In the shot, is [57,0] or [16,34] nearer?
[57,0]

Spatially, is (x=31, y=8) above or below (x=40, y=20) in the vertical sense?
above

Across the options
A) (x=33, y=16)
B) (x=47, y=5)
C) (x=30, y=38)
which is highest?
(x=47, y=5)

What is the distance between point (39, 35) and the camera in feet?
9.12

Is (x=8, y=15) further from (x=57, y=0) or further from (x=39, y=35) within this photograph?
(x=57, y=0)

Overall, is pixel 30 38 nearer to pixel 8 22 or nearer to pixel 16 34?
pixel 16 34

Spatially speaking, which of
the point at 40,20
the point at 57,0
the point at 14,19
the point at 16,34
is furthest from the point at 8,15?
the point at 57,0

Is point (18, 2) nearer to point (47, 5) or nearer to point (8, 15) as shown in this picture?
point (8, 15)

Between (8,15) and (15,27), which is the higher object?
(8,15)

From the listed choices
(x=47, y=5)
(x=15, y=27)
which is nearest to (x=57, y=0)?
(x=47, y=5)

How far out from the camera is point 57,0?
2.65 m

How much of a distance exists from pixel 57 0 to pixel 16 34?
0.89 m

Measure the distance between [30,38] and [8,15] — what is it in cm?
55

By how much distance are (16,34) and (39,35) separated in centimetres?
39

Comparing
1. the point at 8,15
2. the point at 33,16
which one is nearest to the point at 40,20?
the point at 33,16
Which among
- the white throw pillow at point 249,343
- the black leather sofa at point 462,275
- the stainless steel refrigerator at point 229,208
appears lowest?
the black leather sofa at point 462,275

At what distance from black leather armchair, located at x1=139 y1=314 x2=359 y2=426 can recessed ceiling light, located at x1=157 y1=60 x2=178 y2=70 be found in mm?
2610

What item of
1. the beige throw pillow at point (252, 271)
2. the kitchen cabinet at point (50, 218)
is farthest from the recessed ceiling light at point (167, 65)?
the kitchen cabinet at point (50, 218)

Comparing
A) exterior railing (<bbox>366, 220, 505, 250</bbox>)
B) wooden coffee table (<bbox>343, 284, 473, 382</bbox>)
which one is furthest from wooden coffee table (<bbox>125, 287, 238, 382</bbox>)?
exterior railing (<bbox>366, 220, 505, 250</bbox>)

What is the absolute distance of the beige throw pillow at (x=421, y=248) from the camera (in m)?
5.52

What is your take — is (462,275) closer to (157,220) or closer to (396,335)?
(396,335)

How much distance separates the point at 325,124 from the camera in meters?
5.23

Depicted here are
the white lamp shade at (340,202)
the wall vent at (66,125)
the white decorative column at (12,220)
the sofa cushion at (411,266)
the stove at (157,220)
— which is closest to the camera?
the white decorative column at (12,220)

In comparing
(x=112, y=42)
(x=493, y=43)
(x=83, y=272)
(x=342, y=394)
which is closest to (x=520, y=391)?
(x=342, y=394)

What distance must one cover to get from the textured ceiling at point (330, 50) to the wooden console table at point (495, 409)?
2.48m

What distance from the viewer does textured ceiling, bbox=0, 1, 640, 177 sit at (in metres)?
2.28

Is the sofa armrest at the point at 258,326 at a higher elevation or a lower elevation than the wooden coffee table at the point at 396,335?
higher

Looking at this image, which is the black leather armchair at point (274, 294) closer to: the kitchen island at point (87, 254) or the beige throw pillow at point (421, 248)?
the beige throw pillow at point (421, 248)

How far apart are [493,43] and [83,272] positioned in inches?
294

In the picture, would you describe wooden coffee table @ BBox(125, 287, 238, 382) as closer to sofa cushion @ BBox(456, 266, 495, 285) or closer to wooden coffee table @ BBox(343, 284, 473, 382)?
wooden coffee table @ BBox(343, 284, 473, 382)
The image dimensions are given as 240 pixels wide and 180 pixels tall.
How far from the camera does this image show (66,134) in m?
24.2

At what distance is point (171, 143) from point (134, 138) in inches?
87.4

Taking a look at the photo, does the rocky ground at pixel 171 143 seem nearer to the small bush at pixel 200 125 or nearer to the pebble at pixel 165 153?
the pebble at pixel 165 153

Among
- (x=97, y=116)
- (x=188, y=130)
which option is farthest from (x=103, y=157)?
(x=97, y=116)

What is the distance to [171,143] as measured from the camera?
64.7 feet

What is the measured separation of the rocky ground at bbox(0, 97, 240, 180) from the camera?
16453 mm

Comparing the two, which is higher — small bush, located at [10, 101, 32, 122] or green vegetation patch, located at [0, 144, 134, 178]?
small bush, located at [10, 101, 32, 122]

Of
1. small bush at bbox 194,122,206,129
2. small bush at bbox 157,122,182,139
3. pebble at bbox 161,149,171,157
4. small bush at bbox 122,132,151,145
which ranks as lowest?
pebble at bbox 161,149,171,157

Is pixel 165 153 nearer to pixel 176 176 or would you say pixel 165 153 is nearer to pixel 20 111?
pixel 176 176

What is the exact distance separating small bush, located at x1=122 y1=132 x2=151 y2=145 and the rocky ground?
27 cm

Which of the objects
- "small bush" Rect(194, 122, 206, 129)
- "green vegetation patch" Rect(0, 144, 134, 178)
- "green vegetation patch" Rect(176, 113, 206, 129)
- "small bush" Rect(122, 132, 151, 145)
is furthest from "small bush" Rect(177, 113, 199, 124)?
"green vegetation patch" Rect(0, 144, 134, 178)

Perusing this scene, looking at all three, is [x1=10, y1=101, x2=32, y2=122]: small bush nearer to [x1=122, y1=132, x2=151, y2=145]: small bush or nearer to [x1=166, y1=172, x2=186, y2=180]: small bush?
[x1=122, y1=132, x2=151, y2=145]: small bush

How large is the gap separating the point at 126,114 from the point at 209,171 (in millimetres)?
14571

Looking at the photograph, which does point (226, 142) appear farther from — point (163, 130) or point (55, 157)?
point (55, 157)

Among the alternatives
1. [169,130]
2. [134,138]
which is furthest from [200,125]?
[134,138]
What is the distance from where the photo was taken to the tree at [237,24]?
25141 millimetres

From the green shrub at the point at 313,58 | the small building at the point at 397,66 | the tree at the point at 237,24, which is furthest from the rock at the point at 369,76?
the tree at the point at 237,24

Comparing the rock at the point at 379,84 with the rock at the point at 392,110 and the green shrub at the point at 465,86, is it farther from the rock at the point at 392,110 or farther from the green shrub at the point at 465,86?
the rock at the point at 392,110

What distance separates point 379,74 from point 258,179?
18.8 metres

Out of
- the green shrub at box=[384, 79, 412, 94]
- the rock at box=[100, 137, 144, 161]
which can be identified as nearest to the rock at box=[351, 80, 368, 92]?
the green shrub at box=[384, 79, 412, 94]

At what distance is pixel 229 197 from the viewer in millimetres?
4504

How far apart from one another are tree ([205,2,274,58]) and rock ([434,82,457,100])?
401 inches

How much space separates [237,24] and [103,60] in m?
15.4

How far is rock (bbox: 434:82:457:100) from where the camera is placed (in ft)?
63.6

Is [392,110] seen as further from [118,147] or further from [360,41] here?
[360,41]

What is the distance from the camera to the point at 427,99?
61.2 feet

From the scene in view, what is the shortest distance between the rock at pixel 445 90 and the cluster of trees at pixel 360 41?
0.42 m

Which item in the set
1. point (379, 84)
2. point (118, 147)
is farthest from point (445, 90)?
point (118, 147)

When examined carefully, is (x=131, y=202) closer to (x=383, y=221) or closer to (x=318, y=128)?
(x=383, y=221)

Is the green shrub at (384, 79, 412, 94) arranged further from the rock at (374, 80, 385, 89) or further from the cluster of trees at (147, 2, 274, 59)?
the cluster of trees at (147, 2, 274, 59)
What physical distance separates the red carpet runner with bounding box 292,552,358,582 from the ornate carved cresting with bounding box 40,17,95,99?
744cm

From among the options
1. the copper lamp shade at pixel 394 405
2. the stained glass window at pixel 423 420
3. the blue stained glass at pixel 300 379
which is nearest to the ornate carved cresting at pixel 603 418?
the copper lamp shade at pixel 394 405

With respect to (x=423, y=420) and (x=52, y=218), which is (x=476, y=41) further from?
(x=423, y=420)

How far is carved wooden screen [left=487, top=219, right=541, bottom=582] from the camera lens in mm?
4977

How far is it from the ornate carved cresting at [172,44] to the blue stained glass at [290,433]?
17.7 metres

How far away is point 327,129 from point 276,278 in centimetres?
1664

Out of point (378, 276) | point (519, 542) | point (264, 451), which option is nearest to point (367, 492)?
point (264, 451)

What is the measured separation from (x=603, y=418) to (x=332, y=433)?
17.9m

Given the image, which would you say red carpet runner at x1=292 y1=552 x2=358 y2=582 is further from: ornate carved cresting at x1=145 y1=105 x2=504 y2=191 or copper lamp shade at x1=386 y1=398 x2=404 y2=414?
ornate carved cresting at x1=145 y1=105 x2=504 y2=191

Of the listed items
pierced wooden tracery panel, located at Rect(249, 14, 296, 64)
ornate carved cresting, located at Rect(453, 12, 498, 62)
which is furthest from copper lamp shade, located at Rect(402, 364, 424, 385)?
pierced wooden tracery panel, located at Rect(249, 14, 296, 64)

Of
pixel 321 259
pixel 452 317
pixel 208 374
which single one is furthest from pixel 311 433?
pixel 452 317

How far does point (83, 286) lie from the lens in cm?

Aim -
Using the material above, reproduce exactly the line that contains "How far away" and all lines after it through the last one, and only those.

Output of the task -
How far away is point 327,129 from point 276,278 in centimetres?
1664

Out of point (378, 276) | point (519, 542) | point (264, 451), which option is nearest to point (367, 492)?
point (264, 451)

What is the measured separation from (x=603, y=418) to (x=332, y=433)?
17.9m

Given the image, which would you say red carpet runner at x1=292 y1=552 x2=358 y2=582 is further from: ornate carved cresting at x1=145 y1=105 x2=504 y2=191 or copper lamp shade at x1=386 y1=398 x2=404 y2=414?
ornate carved cresting at x1=145 y1=105 x2=504 y2=191

Of the listed items
pierced wooden tracery panel, located at Rect(249, 14, 296, 64)
ornate carved cresting, located at Rect(453, 12, 498, 62)
which is furthest from copper lamp shade, located at Rect(402, 364, 424, 385)?
pierced wooden tracery panel, located at Rect(249, 14, 296, 64)

Of
pixel 321 259
pixel 452 317
pixel 208 374
which single one is furthest from pixel 311 433?
pixel 452 317

How far does point (83, 286) lie from the lens in cm?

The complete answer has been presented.